Choosing an option
When integrating Kafka with ClickHouse, you will need to make early architectural decisions about the high-level approach used. We outline the most common approaches below:
- Kafka table engine - The Kafka table engine provides a Native ClickHouse integration. This table engine pulls data from the source system. This requires ClickHouse to have direct access to Kafka. (This approach is not currently supported in ClickHouse Cloud.)
- Kafka Connect - Kafka Connect is a free, open-source component of Apache Kafka® that works as a centralized data hub for simple data integration between Kafka and other data systems. Connectors provide a simple means of scalably and reliably streaming data to and from Kafka. Source Connectors inserts data to Kafka topics from other systems, whilst Sink Connectors delivers data from Kafka topics into other data stores such as ClickHouse.

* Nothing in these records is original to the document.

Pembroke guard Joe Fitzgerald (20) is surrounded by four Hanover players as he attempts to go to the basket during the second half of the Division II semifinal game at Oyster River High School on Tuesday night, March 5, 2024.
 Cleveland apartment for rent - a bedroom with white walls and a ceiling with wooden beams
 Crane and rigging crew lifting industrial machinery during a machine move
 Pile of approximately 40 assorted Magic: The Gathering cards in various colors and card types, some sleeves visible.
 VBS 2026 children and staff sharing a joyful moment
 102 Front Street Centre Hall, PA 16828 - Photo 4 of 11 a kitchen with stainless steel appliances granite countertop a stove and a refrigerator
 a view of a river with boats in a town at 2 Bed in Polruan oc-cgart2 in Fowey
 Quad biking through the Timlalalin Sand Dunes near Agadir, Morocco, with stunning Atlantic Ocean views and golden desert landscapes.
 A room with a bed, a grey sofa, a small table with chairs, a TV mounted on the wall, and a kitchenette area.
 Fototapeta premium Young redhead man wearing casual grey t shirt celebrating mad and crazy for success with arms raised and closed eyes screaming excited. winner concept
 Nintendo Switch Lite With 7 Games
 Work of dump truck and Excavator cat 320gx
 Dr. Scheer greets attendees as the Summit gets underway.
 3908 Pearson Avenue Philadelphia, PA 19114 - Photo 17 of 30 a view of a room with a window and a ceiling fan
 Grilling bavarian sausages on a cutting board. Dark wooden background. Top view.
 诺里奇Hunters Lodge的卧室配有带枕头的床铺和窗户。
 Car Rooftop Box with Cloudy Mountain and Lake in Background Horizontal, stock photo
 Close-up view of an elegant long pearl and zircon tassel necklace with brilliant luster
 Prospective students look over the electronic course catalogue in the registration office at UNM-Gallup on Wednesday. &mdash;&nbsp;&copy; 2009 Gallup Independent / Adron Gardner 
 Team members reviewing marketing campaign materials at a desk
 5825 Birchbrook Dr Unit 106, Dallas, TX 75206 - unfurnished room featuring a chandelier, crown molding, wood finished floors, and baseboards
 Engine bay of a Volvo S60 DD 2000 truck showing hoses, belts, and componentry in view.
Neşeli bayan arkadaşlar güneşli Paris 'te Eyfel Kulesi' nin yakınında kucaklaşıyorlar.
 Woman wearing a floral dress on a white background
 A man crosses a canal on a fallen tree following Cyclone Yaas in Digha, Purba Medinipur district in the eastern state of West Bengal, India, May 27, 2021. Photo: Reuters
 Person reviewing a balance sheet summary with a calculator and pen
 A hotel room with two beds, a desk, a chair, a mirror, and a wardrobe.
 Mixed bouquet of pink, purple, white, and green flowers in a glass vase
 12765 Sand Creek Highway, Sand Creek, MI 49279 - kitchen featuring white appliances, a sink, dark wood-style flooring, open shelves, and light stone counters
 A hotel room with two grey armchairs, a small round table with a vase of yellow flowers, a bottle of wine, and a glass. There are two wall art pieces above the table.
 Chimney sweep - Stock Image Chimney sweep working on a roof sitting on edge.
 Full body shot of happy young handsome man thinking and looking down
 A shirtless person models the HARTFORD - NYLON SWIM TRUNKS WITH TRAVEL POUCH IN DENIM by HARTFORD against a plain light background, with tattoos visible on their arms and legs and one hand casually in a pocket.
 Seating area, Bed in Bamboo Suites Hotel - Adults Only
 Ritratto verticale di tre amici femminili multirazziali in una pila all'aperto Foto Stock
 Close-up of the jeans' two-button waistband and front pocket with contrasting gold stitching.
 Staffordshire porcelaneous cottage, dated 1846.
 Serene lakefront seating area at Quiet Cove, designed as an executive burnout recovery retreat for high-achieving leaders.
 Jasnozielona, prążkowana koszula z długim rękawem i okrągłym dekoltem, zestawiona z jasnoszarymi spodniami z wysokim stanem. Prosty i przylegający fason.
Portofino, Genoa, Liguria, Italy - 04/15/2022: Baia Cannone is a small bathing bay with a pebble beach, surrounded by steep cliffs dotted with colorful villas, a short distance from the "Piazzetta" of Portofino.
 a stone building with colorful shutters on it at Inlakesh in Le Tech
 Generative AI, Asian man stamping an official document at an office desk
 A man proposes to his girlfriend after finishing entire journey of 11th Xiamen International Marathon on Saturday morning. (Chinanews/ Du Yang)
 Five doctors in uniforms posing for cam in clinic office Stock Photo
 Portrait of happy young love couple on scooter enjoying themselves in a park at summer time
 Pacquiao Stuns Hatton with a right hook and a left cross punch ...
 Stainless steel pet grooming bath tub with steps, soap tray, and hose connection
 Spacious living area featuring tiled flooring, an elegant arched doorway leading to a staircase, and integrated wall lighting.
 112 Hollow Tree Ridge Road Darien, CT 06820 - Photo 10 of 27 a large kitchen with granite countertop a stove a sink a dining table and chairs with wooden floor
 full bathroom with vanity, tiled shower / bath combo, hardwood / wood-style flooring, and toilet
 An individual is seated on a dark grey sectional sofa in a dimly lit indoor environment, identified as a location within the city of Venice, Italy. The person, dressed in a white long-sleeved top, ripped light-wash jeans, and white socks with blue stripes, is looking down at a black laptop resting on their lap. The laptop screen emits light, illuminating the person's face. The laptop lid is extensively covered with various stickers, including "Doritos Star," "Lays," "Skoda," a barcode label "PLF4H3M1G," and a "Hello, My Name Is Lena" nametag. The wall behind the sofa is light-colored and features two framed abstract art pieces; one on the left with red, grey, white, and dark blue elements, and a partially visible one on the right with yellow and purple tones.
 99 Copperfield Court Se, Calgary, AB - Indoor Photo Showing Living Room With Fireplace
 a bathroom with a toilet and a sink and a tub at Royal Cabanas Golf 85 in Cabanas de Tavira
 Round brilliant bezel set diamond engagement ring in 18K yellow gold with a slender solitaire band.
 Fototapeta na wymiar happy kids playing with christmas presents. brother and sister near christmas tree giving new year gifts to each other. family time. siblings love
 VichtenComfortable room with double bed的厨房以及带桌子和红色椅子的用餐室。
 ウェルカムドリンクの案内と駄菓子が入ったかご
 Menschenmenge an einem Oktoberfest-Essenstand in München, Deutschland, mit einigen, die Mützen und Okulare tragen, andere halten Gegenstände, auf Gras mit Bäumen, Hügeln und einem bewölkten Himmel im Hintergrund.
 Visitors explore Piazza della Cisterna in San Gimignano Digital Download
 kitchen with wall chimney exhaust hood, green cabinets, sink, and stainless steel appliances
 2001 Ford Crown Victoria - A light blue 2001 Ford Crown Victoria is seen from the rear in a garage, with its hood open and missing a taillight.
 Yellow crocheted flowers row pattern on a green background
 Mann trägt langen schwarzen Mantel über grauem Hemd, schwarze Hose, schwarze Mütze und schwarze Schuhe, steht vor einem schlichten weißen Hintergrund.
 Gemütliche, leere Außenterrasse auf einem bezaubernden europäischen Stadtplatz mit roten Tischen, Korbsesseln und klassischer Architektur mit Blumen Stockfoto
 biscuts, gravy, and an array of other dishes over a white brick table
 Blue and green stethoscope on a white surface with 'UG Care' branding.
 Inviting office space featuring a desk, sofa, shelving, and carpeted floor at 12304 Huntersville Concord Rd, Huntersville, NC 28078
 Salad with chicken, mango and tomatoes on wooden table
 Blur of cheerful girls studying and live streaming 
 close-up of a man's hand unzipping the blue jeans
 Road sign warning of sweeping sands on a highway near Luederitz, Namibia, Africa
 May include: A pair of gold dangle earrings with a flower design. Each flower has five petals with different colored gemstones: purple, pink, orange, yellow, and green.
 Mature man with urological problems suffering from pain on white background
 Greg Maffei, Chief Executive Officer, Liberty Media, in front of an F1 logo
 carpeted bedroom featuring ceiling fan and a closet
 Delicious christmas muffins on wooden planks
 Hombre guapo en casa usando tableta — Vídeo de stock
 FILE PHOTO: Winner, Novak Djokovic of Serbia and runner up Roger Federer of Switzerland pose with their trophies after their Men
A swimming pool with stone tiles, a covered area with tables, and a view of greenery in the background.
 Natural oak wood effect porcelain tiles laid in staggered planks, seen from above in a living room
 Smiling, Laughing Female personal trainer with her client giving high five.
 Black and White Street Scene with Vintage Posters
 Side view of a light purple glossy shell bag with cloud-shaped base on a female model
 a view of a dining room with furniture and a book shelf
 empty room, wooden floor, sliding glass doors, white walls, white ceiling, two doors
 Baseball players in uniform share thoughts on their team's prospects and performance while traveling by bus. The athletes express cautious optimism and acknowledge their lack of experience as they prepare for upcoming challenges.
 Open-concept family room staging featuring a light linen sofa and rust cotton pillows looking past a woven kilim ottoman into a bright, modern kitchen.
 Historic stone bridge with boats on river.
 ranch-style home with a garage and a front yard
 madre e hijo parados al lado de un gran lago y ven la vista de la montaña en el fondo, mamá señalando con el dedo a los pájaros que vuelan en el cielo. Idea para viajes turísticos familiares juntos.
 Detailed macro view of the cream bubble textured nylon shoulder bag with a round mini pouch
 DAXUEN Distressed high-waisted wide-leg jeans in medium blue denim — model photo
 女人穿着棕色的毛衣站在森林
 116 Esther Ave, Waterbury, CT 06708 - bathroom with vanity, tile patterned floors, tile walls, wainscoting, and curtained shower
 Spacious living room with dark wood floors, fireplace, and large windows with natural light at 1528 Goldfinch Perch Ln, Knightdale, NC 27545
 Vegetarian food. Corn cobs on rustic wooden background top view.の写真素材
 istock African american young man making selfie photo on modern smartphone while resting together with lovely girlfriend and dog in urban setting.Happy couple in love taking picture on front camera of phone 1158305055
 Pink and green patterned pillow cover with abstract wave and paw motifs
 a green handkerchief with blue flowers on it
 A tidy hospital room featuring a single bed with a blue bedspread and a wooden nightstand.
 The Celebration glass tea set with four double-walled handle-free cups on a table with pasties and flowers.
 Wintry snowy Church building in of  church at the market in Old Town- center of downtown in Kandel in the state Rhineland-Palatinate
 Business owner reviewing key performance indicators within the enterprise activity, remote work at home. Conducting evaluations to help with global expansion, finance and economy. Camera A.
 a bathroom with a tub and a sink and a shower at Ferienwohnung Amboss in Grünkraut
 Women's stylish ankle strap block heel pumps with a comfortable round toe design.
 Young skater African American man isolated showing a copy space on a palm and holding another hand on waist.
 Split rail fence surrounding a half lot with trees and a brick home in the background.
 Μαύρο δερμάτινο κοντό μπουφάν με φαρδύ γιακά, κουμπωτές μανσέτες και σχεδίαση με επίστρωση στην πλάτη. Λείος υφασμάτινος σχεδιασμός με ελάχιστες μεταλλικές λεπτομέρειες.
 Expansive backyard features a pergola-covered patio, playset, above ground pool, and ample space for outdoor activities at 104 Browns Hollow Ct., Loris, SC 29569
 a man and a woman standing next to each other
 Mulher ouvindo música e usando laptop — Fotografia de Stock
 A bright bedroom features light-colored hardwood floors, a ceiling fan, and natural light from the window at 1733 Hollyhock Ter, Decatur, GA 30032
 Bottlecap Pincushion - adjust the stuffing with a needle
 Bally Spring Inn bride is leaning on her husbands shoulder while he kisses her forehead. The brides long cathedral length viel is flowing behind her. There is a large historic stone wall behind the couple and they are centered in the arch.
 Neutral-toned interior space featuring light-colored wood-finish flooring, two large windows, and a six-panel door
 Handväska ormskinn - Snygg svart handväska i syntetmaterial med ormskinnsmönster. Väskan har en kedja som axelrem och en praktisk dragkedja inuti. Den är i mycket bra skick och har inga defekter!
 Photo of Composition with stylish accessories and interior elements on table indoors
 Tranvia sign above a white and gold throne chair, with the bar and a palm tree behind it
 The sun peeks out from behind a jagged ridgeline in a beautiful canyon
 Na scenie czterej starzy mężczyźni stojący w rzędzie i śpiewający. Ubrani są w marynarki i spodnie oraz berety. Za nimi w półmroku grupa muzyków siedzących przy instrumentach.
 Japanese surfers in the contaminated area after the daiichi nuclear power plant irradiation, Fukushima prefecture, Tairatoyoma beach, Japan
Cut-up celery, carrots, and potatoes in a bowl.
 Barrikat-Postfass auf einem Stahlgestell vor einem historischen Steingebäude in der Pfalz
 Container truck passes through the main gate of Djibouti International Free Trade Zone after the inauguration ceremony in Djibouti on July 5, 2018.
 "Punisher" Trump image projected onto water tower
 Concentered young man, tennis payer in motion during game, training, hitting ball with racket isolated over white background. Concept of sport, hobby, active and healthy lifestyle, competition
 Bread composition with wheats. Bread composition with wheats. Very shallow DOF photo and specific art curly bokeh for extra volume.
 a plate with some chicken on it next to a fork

- Vector - Vector is a vendor agnostic data pipeline. With the ability to read from Kafka, and send events to ClickHouse, this represents a robust integration option.
- Custom code - Custom code using respective client libraries for Kafka and ClickHouse may be appropriate cases where custom processing of events is required. This is beyond the scope of this documentation.
Choosing an approach will come down to a few decision points:
Connectivity - The Kafka table engine needs to be able to pull from Kafka if ClickHouse is the destination. This requires bi-directional connectivity. If there is a network separation, e.g. ClickHouse is in the Cloud and Kafka is self-managed, you may be hesitant to remove this for compliance and security reasons. (This approach is not currently supported in ClickHouse Cloud.) The Kafka table engine utilizes resources within ClickHouse itself, utilizing threads for the consumers. Placing this resource pressure on ClickHouse may not be possible due to resource constraints, or your architects may prefer a separation of concerns. In this case, tools such as Kafka Connect, which run as a separate process and can be deployed on different hardware may be preferable. This allows the process responsible for pulling Kafka data to be scaled independently of ClickHouse.
External enrichment - Whilst messages can be manipulated before insertion into ClickHouse, through the use of functions in the select statement of the materialized view, users may prefer to move complex enrichment external to ClickHouse.
Data flow direction - Vector only supports the transfer of data from Kafka to ClickHouse.